In most places in Salt Lake, para culture has always been absent. Housing estates like Karunamoyee have facilitated better interaction than blocks, which tend to isolate people. Yet even around Karunamoyee, where the Sunday incident took place, one sees less of the boys. “The local club culture is very limited,” says 61-year-old Souren Boral, the ex-secretary of Salt Lake GD block, who lived in Hatibagan for many years before. Unnerved by a Rs 40-lakh robbery in Salt Lake a few days ago, he says: “This is not expected in Hatibagan or Sovabazar areas where residents, rickshawpullers and paan-shop owners still dash out to protect and protest. My wife and daughter feel more comfortable in the north Calcutta paras despite the lack of many things.”
New community feeling
As with Hatibagan and Sovabazar, and some south Calcutta streets, the para does remain in some places. Robin Ganguly, a member of the club Tarun Sangha at Dum Dum Park, insists that the para feeling there is still going strong. “Most of us are old residents of this area. Everyone tries to maintain a rapport with each other and are ready to come forward during times of trouble,” says Ganguly, stressing on the absence of any political influence.

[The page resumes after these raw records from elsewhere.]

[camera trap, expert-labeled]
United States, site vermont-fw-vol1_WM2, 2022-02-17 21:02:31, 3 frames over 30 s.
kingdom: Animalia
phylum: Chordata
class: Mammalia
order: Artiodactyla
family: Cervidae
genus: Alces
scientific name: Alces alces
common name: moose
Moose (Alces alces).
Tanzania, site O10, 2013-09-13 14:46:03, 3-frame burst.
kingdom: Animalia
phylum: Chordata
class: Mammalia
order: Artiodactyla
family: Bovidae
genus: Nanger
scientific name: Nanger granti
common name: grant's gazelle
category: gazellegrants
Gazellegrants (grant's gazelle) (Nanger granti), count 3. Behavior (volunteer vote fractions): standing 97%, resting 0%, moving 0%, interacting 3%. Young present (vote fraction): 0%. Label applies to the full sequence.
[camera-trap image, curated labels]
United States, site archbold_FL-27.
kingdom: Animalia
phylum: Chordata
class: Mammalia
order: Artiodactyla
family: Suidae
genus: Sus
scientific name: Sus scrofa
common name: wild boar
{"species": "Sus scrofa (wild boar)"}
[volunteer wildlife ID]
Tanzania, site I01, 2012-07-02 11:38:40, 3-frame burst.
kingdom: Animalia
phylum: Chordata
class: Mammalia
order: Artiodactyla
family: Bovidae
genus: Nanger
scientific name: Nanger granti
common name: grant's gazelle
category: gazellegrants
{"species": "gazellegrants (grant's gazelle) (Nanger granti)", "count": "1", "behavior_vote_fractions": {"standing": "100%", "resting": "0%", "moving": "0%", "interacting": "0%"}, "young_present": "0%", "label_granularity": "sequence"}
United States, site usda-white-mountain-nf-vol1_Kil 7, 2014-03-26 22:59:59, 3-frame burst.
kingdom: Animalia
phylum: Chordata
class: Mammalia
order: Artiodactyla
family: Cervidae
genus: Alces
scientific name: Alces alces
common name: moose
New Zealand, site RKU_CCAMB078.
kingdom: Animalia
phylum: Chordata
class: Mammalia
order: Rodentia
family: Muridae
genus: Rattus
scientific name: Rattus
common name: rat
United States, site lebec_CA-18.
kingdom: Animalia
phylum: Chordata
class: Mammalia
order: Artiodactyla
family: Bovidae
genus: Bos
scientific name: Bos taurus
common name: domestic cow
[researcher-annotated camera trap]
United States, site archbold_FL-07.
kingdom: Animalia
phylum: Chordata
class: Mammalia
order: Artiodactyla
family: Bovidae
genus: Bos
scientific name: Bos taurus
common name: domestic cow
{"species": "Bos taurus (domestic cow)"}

Then there is Bow Barracks, the central Calcutta neighbourhood, which is the ideal para and the subject of an upcoming film.
Some also see new paras emerging. Bula Bhadra, the head and professor of the sociology department of Calcutta University, says: “The traditional kind of para did die in one sense. But a new community feeling has come up in its place. Earlier, the community feeling was prevalent mostly among the middle and lower income groups. The very affluent tended to stay away. Now it is observed more in co-operatives and building complexes.”
As if on cue, Moushumi Roy, who moved to the Udita complex near Ajoynagar six years ago, says: “There are nine apartment blocks here and this place is a para in itself. I have never had the kind of support that I have had here.” She says she felt alienated in a single apartment block in Behala. “I gave birth to a stillborn child. No one was bothered. This wouldn’t happen here,” she says.